Přítomnost (lit. "Presence") is a Czech political-cultural magazine published in Prague.

==History==
Přítomnost was started in 1924. It was able to come into existence thanks to T. G. Masaryk (first Czechoslovakia's President), who at the time was financially supporting young journalist Ferdinand Peroutka. The magazine gained a notable reputation and became one of the most respected political publication of its time. A large number of democratically minded authors such as Karel Čapek, Milena Jesenská, Eduard Bass, Karel Poláček, Richard Wiener, Václav Černý, Otokar Fischer contributed to Přítomnost. Politician and publisher Jaroslav Stránský was the magazine's publisher.

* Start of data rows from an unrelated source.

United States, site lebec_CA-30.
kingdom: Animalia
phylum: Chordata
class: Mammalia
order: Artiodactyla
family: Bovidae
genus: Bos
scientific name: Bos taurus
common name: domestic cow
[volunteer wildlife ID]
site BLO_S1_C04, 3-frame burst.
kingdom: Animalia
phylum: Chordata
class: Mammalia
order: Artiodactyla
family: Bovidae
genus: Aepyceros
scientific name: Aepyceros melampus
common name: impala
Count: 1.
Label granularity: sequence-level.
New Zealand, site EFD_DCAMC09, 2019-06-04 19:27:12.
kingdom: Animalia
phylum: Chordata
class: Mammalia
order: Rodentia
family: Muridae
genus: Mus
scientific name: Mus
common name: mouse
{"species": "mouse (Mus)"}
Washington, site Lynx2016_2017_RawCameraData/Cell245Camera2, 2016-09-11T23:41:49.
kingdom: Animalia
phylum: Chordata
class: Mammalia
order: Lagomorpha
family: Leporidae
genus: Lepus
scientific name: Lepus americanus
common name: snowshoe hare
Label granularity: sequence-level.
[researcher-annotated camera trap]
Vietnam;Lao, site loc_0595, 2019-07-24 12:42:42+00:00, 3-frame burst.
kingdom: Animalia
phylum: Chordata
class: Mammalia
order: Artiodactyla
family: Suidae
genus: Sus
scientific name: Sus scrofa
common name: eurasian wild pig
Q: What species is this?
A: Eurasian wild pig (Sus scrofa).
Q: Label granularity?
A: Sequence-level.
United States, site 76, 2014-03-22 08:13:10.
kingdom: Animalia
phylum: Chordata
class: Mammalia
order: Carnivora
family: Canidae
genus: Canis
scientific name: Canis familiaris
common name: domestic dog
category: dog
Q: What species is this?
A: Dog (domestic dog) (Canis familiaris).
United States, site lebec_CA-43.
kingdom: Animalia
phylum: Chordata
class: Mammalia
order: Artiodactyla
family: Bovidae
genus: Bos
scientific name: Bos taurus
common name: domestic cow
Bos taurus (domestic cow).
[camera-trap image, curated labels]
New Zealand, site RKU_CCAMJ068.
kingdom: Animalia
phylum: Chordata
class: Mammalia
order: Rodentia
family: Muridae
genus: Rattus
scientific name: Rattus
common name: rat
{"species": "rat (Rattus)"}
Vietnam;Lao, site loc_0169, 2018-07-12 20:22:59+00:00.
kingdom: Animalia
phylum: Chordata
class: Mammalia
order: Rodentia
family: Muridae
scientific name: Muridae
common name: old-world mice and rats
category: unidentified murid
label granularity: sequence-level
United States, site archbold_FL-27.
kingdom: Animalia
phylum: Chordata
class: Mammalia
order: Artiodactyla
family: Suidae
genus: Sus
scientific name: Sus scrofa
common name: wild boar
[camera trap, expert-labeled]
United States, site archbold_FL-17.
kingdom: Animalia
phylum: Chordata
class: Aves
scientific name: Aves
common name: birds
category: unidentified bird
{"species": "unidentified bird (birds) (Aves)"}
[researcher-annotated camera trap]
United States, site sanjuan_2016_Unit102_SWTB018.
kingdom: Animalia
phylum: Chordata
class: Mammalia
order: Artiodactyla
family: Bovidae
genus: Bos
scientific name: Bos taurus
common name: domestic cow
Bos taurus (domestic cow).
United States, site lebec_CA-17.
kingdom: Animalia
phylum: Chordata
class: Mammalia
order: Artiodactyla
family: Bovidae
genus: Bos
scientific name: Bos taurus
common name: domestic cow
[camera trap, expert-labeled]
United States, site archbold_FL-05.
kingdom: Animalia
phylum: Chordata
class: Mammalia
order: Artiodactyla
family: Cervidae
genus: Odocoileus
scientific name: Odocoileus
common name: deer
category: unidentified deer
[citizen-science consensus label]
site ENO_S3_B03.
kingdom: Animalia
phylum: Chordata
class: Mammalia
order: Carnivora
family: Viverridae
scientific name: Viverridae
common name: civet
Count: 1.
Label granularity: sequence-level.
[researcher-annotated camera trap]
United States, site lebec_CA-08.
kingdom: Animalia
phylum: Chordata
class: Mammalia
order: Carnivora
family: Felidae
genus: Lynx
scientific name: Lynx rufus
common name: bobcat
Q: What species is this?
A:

The magazine gave voice to conflicting opinions on what to do with refugees during the late 1930s, with some arguing that they must be welcomed and integrated while others argued that they would serve a pretext for another German invasion and were doomed regardless. Jesenská in particular brought attention to the plight of Jewish refugees. After the Nazi occupation of Czechoslovakia, Peroutka was deported to a concentration camp in Buchenwald. After the War, Přítomnost was restarted as Dnešek, but in February 1948 it ended. A number of young Czech intellectuals in exile tried to publish the magazine in its former incarnation and named it Skutečnost. Amongst the contributors to this magazine were Pavel Tigrid, Jaroslav Stránský, Meda Mládková and Ferdinand Peroutka.

=== Relaunch ===

In January 1995, Martin Jan Stránský, the grandson of Jaroslav Stránský, carried on the family tradition and began to publish Nová Přítomnost. The first editor in chief of the renewed magazine was the poet Miroslav Holub. He was followed in this role by Petr Pithart, Jan Sokol, Tomáš Vrba, and Libuše Koubská. The current editors of the magazine are Ivan Malý and Martin Riegl. In January 2000, Nová Přítomnost went back to the original name of Přítomnost established by Peroutka. The magazine has published articles by some of the leading academics, writers, and journalists of the Czech Republic, including former Czech President Václav Havel. In 1996, Stransky also started publishing an English-language version of the magazine under the title of The New Presence.